* _Task requirements_
The required result is an exact copy of the lines beginning at the line that contains "moving: 20%" and ending at the last line of the material below.

* _Data provided_
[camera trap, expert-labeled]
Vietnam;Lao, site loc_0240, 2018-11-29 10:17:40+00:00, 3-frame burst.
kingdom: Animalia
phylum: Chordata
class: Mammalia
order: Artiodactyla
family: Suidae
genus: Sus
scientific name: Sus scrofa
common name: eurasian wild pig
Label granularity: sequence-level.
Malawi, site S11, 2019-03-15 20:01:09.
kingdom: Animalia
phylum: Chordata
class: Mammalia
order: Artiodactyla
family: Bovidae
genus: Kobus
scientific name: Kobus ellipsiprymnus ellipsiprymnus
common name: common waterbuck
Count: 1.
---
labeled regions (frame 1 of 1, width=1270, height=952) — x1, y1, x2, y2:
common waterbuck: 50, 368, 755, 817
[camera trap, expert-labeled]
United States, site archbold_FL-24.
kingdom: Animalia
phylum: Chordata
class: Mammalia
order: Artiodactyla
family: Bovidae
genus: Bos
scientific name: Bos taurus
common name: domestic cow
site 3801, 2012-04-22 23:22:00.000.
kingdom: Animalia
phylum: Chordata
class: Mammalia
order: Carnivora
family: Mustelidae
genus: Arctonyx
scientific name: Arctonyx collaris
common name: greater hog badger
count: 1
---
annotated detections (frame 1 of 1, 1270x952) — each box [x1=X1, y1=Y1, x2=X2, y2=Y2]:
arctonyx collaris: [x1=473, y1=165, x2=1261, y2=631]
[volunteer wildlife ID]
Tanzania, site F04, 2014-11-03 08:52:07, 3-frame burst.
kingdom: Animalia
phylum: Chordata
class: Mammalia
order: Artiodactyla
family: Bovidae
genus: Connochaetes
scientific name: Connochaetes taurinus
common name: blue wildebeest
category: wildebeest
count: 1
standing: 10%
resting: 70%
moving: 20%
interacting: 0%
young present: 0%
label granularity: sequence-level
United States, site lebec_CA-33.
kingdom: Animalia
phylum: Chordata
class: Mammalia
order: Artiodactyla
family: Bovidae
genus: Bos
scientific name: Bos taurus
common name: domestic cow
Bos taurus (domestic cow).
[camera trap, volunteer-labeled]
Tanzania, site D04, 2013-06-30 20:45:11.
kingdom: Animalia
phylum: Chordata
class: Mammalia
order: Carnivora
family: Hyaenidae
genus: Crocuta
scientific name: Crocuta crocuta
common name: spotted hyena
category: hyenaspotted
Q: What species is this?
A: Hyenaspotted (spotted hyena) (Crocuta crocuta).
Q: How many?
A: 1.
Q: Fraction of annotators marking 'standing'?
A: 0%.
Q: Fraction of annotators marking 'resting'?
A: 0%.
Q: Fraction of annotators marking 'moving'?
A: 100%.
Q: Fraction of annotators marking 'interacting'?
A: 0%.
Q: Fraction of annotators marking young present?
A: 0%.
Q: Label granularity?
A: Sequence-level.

* _Your response_
moving: 20%
interacting: 0%
young present: 0%
label granularity: sequence-level
United States, site lebec_CA-33.
kingdom: Animalia
phylum: Chordata
class: Mammalia
order: Artiodactyla
family: Bovidae
genus: Bos
scientific name: Bos taurus
common name: domestic cow
Bos taurus (domestic cow).
[camera trap, volunteer-labeled]
Tanzania, site D04, 2013-06-30 20:45:11.
kingdom: Animalia
phylum: Chordata
class: Mammalia
order: Carnivora
family: Hyaenidae
genus: Crocuta
scientific name: Crocuta crocuta
common name: spotted hyena
category: hyenaspotted
Q: What species is this?
A: Hyenaspotted (spotted hyena) (Crocuta crocuta).
Q: How many?
A: 1.
Q: Fraction of annotators marking 'standing'?
A: 0%.
Q: Fraction of annotators marking 'resting'?
A: 0%.
Q: Fraction of annotators marking 'moving'?
A: 100%.
Q: Fraction of annotators marking 'interacting'?
A: 0%.
Q: Fraction of annotators marking young present?
A: 0%.
Q: Label granularity?
A: Sequence-level.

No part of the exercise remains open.